Gemini’s technology, offering bespoke answers to queries from a page, and sometimes drawing upon wider web context for more complex questions, was something to behold. Yet there’s the frustration that the technology remains incapable of fully revealing what’s actually in an image, or understanding a joke, or detecting sarcasm, or pinpointing falsehoods that slither away from the random-shotquery-based techniques. But this is just the beginning.
We were detecting more than a single unit of text: we were detecting images, comments, and even the structure of the webpage itself. Gemini did well with the text and with some of the text-embedded elements, such as tables; but it often faltered with images and other kinds of non-text content, seeming to be difficult to train to capture the complexity of the experience of digital content.
The virtue of ‘Ask This Page’ is that, while it completely sidesteps the problems of ridiculous suggestions, it still relies on only a portion of the page’s keyword storms, and it interprets the page’s content in a restricted fashion. This comes through mainly in its treatment of items it identifies as satirical without disclaimers, as well as in cases where information is obviously on the page that ‘Ask This Page’ has missed entirely.
GOOGLE is preparing to test ‘Ask This Page’ with a small group of users before its public release, so there is potential for improvement before it hits the web. But even so, even at this stage, it is easy to see the potential of ‘Ask This Page’ as a new way of finding information on the internet.

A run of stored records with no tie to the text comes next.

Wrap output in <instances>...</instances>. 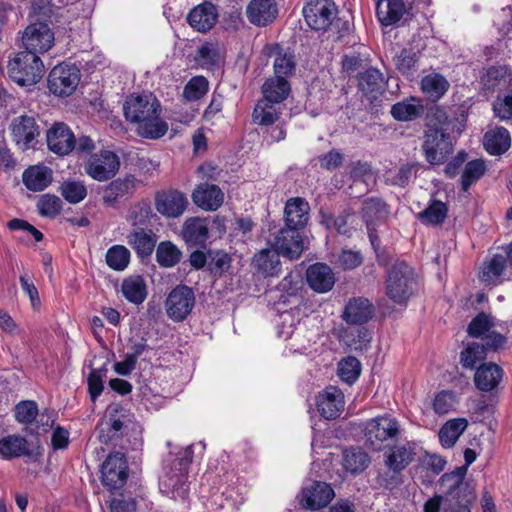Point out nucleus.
I'll return each mask as SVG.
<instances>
[{
  "instance_id": "36",
  "label": "nucleus",
  "mask_w": 512,
  "mask_h": 512,
  "mask_svg": "<svg viewBox=\"0 0 512 512\" xmlns=\"http://www.w3.org/2000/svg\"><path fill=\"white\" fill-rule=\"evenodd\" d=\"M127 242L136 251L138 256L144 258L152 254L156 240L151 231L137 228L127 236Z\"/></svg>"
},
{
  "instance_id": "56",
  "label": "nucleus",
  "mask_w": 512,
  "mask_h": 512,
  "mask_svg": "<svg viewBox=\"0 0 512 512\" xmlns=\"http://www.w3.org/2000/svg\"><path fill=\"white\" fill-rule=\"evenodd\" d=\"M369 463L367 453L361 449H350L344 452L343 466L351 473H359L363 471Z\"/></svg>"
},
{
  "instance_id": "37",
  "label": "nucleus",
  "mask_w": 512,
  "mask_h": 512,
  "mask_svg": "<svg viewBox=\"0 0 512 512\" xmlns=\"http://www.w3.org/2000/svg\"><path fill=\"white\" fill-rule=\"evenodd\" d=\"M51 180V170L45 166H32L23 173V183L34 192L44 190Z\"/></svg>"
},
{
  "instance_id": "60",
  "label": "nucleus",
  "mask_w": 512,
  "mask_h": 512,
  "mask_svg": "<svg viewBox=\"0 0 512 512\" xmlns=\"http://www.w3.org/2000/svg\"><path fill=\"white\" fill-rule=\"evenodd\" d=\"M38 416V406L35 401H21L15 407V418L19 423L31 426Z\"/></svg>"
},
{
  "instance_id": "29",
  "label": "nucleus",
  "mask_w": 512,
  "mask_h": 512,
  "mask_svg": "<svg viewBox=\"0 0 512 512\" xmlns=\"http://www.w3.org/2000/svg\"><path fill=\"white\" fill-rule=\"evenodd\" d=\"M483 143L490 155H501L510 148L511 135L506 128L497 126L485 133Z\"/></svg>"
},
{
  "instance_id": "19",
  "label": "nucleus",
  "mask_w": 512,
  "mask_h": 512,
  "mask_svg": "<svg viewBox=\"0 0 512 512\" xmlns=\"http://www.w3.org/2000/svg\"><path fill=\"white\" fill-rule=\"evenodd\" d=\"M196 206L206 211H216L224 202V193L215 184L201 183L192 193Z\"/></svg>"
},
{
  "instance_id": "10",
  "label": "nucleus",
  "mask_w": 512,
  "mask_h": 512,
  "mask_svg": "<svg viewBox=\"0 0 512 512\" xmlns=\"http://www.w3.org/2000/svg\"><path fill=\"white\" fill-rule=\"evenodd\" d=\"M23 52L34 55L47 52L54 44V33L45 22H34L28 25L22 35Z\"/></svg>"
},
{
  "instance_id": "51",
  "label": "nucleus",
  "mask_w": 512,
  "mask_h": 512,
  "mask_svg": "<svg viewBox=\"0 0 512 512\" xmlns=\"http://www.w3.org/2000/svg\"><path fill=\"white\" fill-rule=\"evenodd\" d=\"M153 216L151 205L148 201L142 200L133 204L127 215V221L135 227L146 226Z\"/></svg>"
},
{
  "instance_id": "35",
  "label": "nucleus",
  "mask_w": 512,
  "mask_h": 512,
  "mask_svg": "<svg viewBox=\"0 0 512 512\" xmlns=\"http://www.w3.org/2000/svg\"><path fill=\"white\" fill-rule=\"evenodd\" d=\"M383 85V74L376 68H368L358 75L359 90L367 97L376 98V94L382 91Z\"/></svg>"
},
{
  "instance_id": "23",
  "label": "nucleus",
  "mask_w": 512,
  "mask_h": 512,
  "mask_svg": "<svg viewBox=\"0 0 512 512\" xmlns=\"http://www.w3.org/2000/svg\"><path fill=\"white\" fill-rule=\"evenodd\" d=\"M278 13L274 0H251L246 8L248 20L256 26H266Z\"/></svg>"
},
{
  "instance_id": "28",
  "label": "nucleus",
  "mask_w": 512,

Of course, at its core, GOOGLE is an innovator: it repeatedly defines what can be done with digital technology, from its early work with search-engine optimisation to the birth of cutting-edge AI features like ‘Ask This Page’. The company’s relentless innovation is the best evidence of its commitment to improving user experience, and thereby access to information, even if this comes at the expense of some traditional journalistic virtues.
With these new AI moves, all that stands between GOOGLE’s vision of a more natural way to access digital content and the present is GOOGLE itself. Whether this noble experiment will open up a brave new world of human-computer interactions – or lead to a new dead end – remains to be seen. But what is certain is that Ask This Page’s entry into the fray indicates another turn in GOOGLE’s ongoing road to redefining our digital world.